Writing again in 2021, he opined, “There is much knee-jerk paranoia in India about a new ‘Terroristan’ coming up between Pakistan and a Taliban-ruled Afghanistan. Pakistan has zero ability economically, diplomatically, geo-strategically or militarily to create one. If they try, it will be great for India as they will destroy themselves yet again. In the first phase of the Cold War, this blessing of geography cost them more than half their country (1971); in the second (1979-91), they destroyed their infant democracy, institutions, and brought in Islamisation.”
The fact is that India has been a bit player in Afghanistan since 1979. This reality has been further accentuated after the Americans and the West decided to hand Afghanistan back to the Taliban after brutalising them for over two decades in August 2021. The cold truth is that the West did not bat even an eyelid before rolling back 20 years of progress in national reconstruction especially with regard to women’s rights and other fundamental freedoms in Afghanistan where the US alone had spent $2.3 trillion since 2001. It speaks volumes about prioritisation of their self-interest above all else.
A recent UN report does speak of anti-India jehadi groups expanding their training presence in Pakistan: “The 13th report of the Analytical Support and Sanctions Monitoring Team cites a UN member state as saying that JeM, a Deobandi group ideologically closer to the Taliban, ‘maintains eight training camps in Nangarhar, three of which are directly under Taliban control’.”
However, this development is far from unexpected especially after Afghanistan was virtually “gifted” back to the Taliban by the West. Given that key security portfolios in the new Afghan government are controlled by the Haqqani network including the ministries of interior, intelligence, passports and migration and refugee rehabilitation, it gives them both leverage and flexibility to play footsie with their fraternal allies like the Jaish-e-Mohammad and Lashkar-e-Tayyaba.
Under these circumstances, what are India’s options?

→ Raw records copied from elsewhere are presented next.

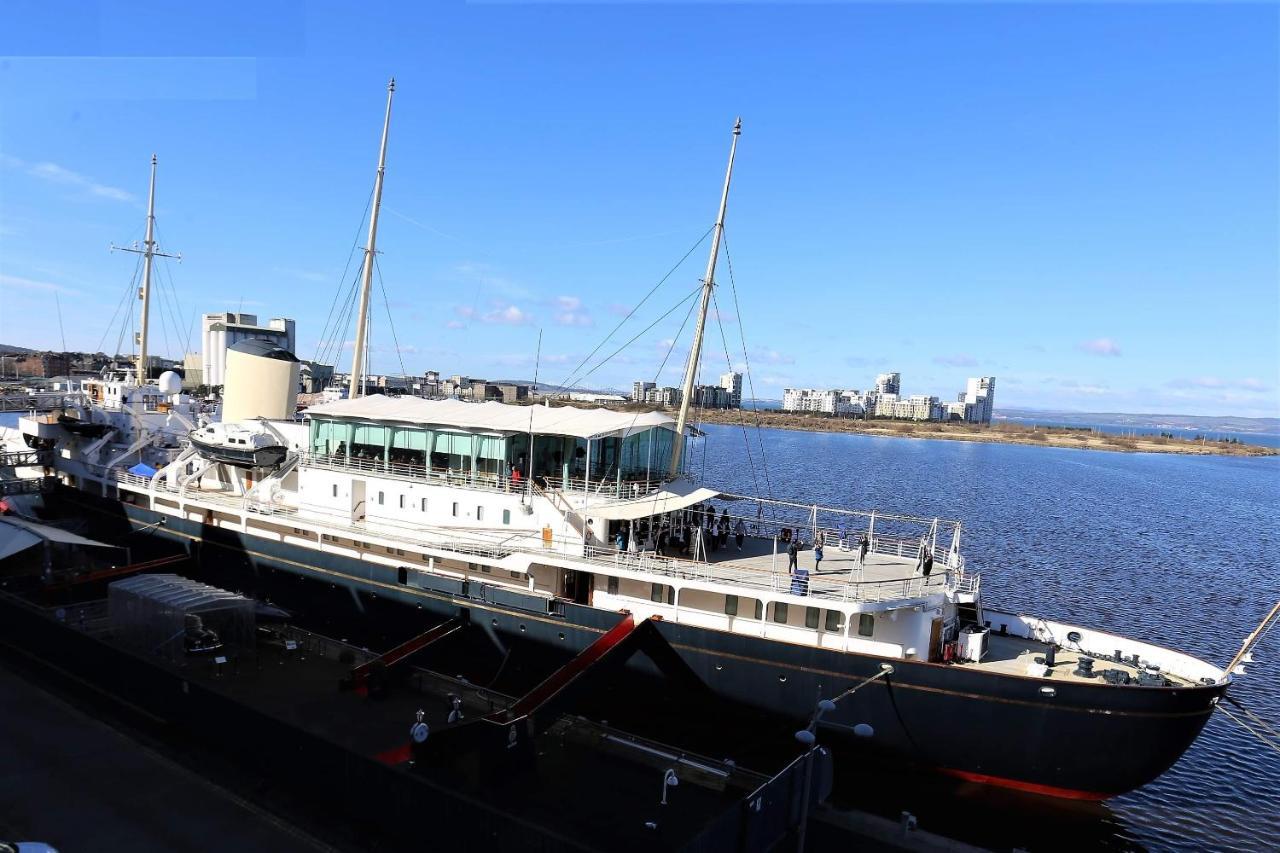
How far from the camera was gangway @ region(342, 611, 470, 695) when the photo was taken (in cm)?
1791

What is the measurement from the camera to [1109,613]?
38438 mm

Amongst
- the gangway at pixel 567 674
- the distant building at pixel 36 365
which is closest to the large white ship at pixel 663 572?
the gangway at pixel 567 674

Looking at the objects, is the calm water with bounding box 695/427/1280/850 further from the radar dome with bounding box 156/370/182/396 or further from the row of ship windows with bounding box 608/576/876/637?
the radar dome with bounding box 156/370/182/396

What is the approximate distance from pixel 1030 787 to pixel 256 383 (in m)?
35.7

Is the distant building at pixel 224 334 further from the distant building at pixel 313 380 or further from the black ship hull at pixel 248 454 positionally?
the black ship hull at pixel 248 454

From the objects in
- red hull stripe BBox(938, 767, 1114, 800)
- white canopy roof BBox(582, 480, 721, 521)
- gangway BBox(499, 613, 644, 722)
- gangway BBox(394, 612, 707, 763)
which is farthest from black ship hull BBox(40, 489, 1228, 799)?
white canopy roof BBox(582, 480, 721, 521)

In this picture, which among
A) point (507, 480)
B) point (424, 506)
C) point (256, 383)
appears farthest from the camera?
point (256, 383)

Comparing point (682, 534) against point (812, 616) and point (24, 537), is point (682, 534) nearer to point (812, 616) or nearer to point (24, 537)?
point (812, 616)

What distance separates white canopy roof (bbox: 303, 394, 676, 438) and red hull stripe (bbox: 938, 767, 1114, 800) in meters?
13.8

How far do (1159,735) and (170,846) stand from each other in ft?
70.9

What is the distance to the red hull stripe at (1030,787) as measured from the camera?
18.4m

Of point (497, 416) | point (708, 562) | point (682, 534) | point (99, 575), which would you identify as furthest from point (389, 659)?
point (99, 575)

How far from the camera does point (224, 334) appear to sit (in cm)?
12094

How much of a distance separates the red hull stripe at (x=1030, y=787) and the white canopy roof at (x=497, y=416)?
45.2 ft
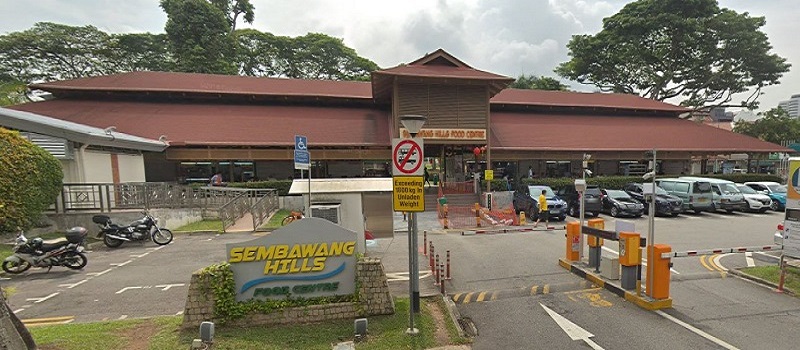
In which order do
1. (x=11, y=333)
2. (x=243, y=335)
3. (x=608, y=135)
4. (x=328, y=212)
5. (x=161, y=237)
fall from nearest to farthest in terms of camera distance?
(x=11, y=333) → (x=243, y=335) → (x=328, y=212) → (x=161, y=237) → (x=608, y=135)

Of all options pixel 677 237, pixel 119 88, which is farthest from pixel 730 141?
pixel 119 88

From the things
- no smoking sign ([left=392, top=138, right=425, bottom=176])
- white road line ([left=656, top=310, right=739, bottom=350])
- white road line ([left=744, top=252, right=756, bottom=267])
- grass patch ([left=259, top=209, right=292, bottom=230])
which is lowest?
white road line ([left=744, top=252, right=756, bottom=267])

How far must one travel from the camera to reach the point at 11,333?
382 cm

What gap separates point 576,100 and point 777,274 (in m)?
23.9

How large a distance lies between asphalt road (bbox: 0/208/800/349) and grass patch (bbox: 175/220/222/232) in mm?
1975

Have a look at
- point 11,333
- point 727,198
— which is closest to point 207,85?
point 11,333

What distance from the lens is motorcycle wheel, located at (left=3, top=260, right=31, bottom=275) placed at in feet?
27.3

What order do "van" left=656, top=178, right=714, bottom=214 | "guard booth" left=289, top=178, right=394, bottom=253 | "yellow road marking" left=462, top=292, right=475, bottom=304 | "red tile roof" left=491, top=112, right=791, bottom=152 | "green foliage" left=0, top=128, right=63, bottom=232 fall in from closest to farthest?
"yellow road marking" left=462, top=292, right=475, bottom=304
"guard booth" left=289, top=178, right=394, bottom=253
"green foliage" left=0, top=128, right=63, bottom=232
"van" left=656, top=178, right=714, bottom=214
"red tile roof" left=491, top=112, right=791, bottom=152

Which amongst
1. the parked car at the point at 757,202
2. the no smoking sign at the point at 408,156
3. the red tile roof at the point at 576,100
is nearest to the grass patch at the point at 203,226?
the no smoking sign at the point at 408,156

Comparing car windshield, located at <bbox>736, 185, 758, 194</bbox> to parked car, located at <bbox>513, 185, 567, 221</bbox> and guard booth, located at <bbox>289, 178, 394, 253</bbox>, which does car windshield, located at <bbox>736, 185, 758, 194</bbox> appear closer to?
parked car, located at <bbox>513, 185, 567, 221</bbox>

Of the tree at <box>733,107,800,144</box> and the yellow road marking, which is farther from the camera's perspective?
the tree at <box>733,107,800,144</box>

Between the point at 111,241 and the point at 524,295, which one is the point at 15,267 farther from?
the point at 524,295

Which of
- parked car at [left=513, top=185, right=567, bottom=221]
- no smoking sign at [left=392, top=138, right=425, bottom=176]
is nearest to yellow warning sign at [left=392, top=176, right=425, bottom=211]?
no smoking sign at [left=392, top=138, right=425, bottom=176]

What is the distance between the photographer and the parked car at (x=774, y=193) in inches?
689
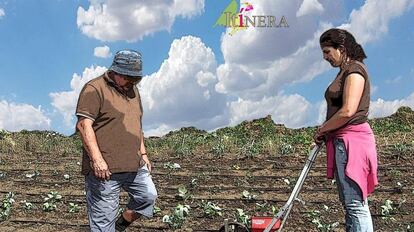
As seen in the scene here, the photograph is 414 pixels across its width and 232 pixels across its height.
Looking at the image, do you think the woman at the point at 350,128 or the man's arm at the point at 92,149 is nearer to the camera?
the woman at the point at 350,128

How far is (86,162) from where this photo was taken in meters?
3.99

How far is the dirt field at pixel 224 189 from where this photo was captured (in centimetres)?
610

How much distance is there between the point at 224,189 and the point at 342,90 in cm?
381

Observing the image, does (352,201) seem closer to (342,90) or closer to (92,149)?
(342,90)

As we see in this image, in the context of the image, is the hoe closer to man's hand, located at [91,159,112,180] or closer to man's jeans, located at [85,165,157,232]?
man's jeans, located at [85,165,157,232]

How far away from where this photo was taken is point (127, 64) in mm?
3941

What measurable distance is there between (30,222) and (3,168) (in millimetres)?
4154

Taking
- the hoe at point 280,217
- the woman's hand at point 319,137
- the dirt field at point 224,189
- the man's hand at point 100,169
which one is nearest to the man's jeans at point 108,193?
the man's hand at point 100,169

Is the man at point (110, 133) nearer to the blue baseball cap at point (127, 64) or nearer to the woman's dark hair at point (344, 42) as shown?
the blue baseball cap at point (127, 64)

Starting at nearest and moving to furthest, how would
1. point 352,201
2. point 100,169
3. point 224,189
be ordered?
1. point 352,201
2. point 100,169
3. point 224,189

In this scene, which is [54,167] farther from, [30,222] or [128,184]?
[128,184]

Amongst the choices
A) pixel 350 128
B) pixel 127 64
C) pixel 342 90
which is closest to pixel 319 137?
pixel 350 128

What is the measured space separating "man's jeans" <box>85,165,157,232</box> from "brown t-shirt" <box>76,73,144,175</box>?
9cm

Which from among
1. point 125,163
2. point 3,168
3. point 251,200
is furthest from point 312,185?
point 3,168
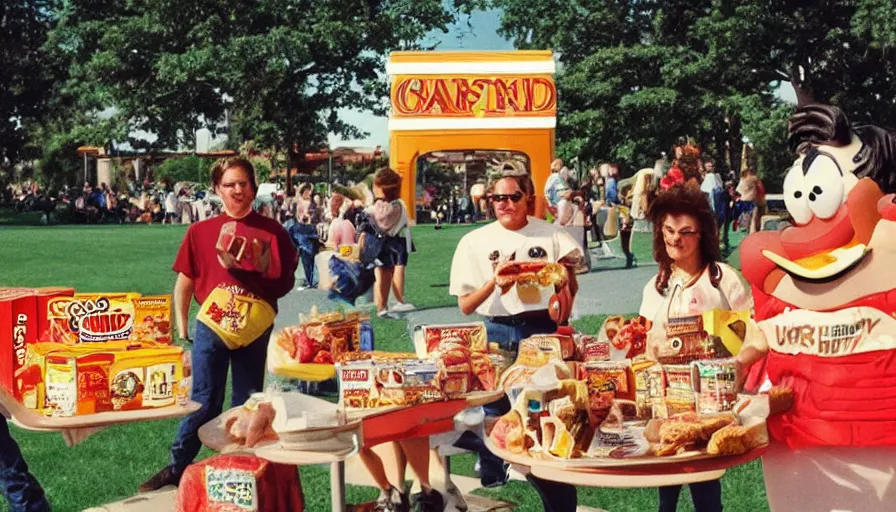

It can, of course, recognise the Taliban and extract guarantees in return that Afghanistan will not become a sanctuary for anti-India groups, given that the Taliban is desperately craving for international legitimacy notwithstanding the philosophical predisposition of Hibatullah Akhundzada, Mohammad Hasan Akhund and other hardline members of the Kandahar clique who do not favour ideological dilution even if it comes at the cost of international opprobrium.
However, given that the government in Delhi has a certain deeply held “religious bias”, would they be willing to trade security guarantees in larger national interest for calibrated recognition? This is a question that they should seriously consider.
The better option would be to just ignore the regime in Afghanistan till the time the international community does not strike a collective bargain that expects the Taliban to subscribe to a certain behaviour pattern in return for the easing of both qualitative and quantitative sanctions. In the meanwhile, we can try and cope to the best of our ability as a nation with both the scourge of terror and narcotics that may acquire a new impetus out of Afghanistan. However, what we must first do is disabuse ourselves of any fanciful nations that India either has strategic interests or can be a player in Afghanistan.